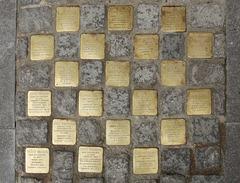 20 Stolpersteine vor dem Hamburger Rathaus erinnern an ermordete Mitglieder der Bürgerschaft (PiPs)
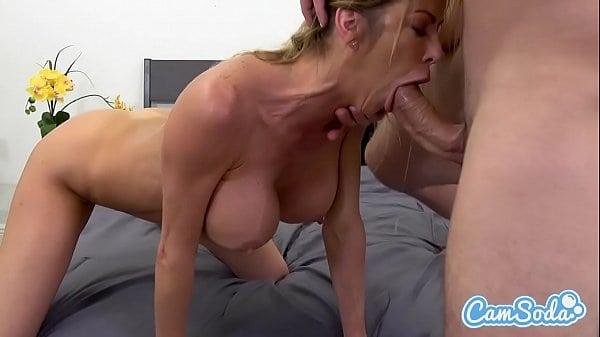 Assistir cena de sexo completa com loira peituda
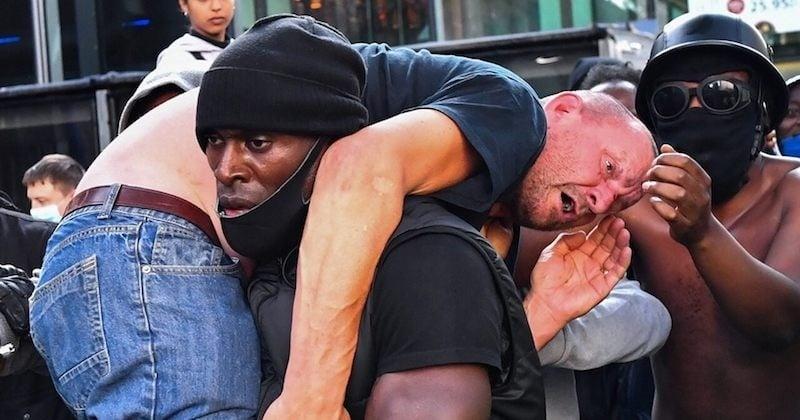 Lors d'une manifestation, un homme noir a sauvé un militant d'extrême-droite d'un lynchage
__________
*To do:*
Return all of the lines above without alteration, minus the pictures.

*Answer area:*
 20 Stolpersteine vor dem Hamburger Rathaus erinnern an ermordete Mitglieder der Bürgerschaft (PiPs)
 Assistir cena de sexo completa com loira peituda
 Lors d'une manifestation, un homme noir a sauvé un militant d'extrême-droite d'un lynchage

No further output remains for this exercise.